• Clichés marseillais #23

    Clichés marseillais #23

    Libérations

    Clichés marseillais #23Il se dit à Marseille qu’il y a les enfants nés à Bouchard et les autres. Ceux bien nés, ceux des quartiers Sud, ceux dont les parents parlent avec l’accent de Saint-Giniez ou de Rodocanacchi, en avançant les lèvres en cul-de-poule, sortent de la Clinique Bouchard.
    Je suis né à Bouchard car ma mère, sage-femme de son état, connaissait du monde là-bas.
    Mais au fond, et très banalement, ma naissance est une affaire de libérations. Il y a bien sûr la période. Pensez, huit années se sont passées depuis la Libération, la grande, la majuscule, celle qui a changé les couleurs des tanks dans les rues et des drapeaux aux façades des bâtiments publics. Huit ans, c’est pas énorme, surtout vu de là où j’en suis et ce sont huit années de paix ; ça passe plus vite, la paix, on fait moins attention, on s’habitue, on croit que c’est pour toujours. Les cinq années de guerre qui avaient précédé, elles avaient compté doubles, peut-être triples, même. Alors huit ans, fatalement, c’est peu de chose. Surtout quand vous devez toujours compter les tickets de rationnement pour le pain ou le café et que vous manquez d’à peu près tout. Les chewing-gums et le chocolat, ça n’avait duré qu’un temps. Un peu comme les casquettes et les porte-clés distribués au passage de la caravane du Tour de France. On est super content, on a eu des cadeaux et après quelques jours la casquette a perdu ses couleurs sous la première pluie et le porte-clés s’est cassé à la deuxième ouverture. Après les embrassades au son du jazz étaient venues les femmes tondues sous les sarcasmes des nouveaux résistants. Libération quand même.

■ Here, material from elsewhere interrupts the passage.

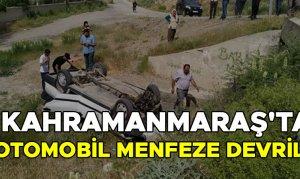 Kahramanmaraş'ta otomobil menfeze devrildi: 4 kişi yaralandı
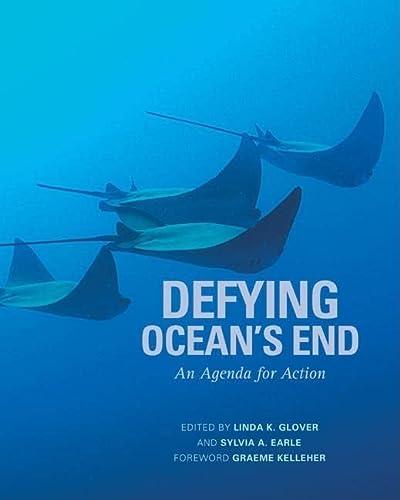 Defying Ocean's End: An Agenda For Action: Sylvia Earle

    Quand on avait vingt ans dans ces années-là, on s’attendait à tout, on voulait bouffer le monde. On essayait de ne pas trop penser au frère mort dans un camp, au père écrasé sous une bombe. On fêtait la France retrouvée, on oubliait son incartade avec le Maréchal. On était prêt à pardonner. C’était ça aussi : on se libérait du passé, celui à la face sombre, la France qui avait été la catin des boches. Il fallait vivre, vivre fort et vite. On se mariait à toute allure, on enfantait pour repeupler le pays, remplacer les pauvres gars ou simplement pour rattraper le temps perdu à ne pas avoir mis au monde des enfants qui auraient crevé de faim.
    Donc, on enfantait. Et moi je naissais.
    Mes parents, vingt ans en 1943-44, ils avaient profité des premières vacances en paix pour sortir de chez eux. Des vacances, pas complètement, non, bien sûr, pas les moyens. Mais des demi-vacances, ça oui, ils pouvaient se le permettre. Alors, la colonie de vacances, côté monos. On prenait l’air, on était une bande de jeunes et on occupait les gamins avec trois fois rien. Ils s’étaient connus comme ça, s’étaient tournés autour et avaient franchi le pas. Fallait pas trop traîner, on voulait saisir sa chance, y en aurait peut-être pas pour tout le monde. Bref, l’histoire classique, fiançailles, mariage, comme on faisait en ces temps-là. On habitait chez la mère de la mariée, c’était plus simple, moins cher, et puis avec tous les dégâts des bombardements, on ne trouvait pas facilement à se loger. C’est au Racati, entre la gare et la vieille Faculté des sciences, en bordure des terres de l’ancien cimetière Saint-Charles.
    Et donc une nouvelle libération arrive le 12 avril 1952, après neuf mois d’attente, sans originalité. Cette fois, ce sera un garçon, deux ans après la fille. On est à Bouchard, même si l’on n’est pas de ce monde-là.
    Ma mère a-t-elle pensé, en me libérant, à son père qui avait été emprisonné à deux pas, exactement 1000 mètres à vol d’oiseau, dans une villa au 425 de la rue Paradis, siège de la Gestapo marseillaise ? Lui aussi avait fini par être libéré, après six mois de villa Paradis et de Baumettes. Juste à temps pour aller se fourrer, trois semaines plus tard, le 27 mai 1944, sous une bombe américaine. Ça se passe du côté de la gare où il travaille, en face de chez lui. Il rate de trois mois l’arrivée des goumiers marocains et des tirailleurs algériens de de Monsabert. Ma mère eut-elle le sentiment que cette vie qu’elle donnait venait compenser, venger, consoler celle qui avait été prise peu avant ?
    Pour sûr qu’elle y pensait, ma mère, tout en me libérant. Si je l’avais mieux regardée, ce jour-là, j’aurais pu lui trouver un petit air triste derrière sa joie.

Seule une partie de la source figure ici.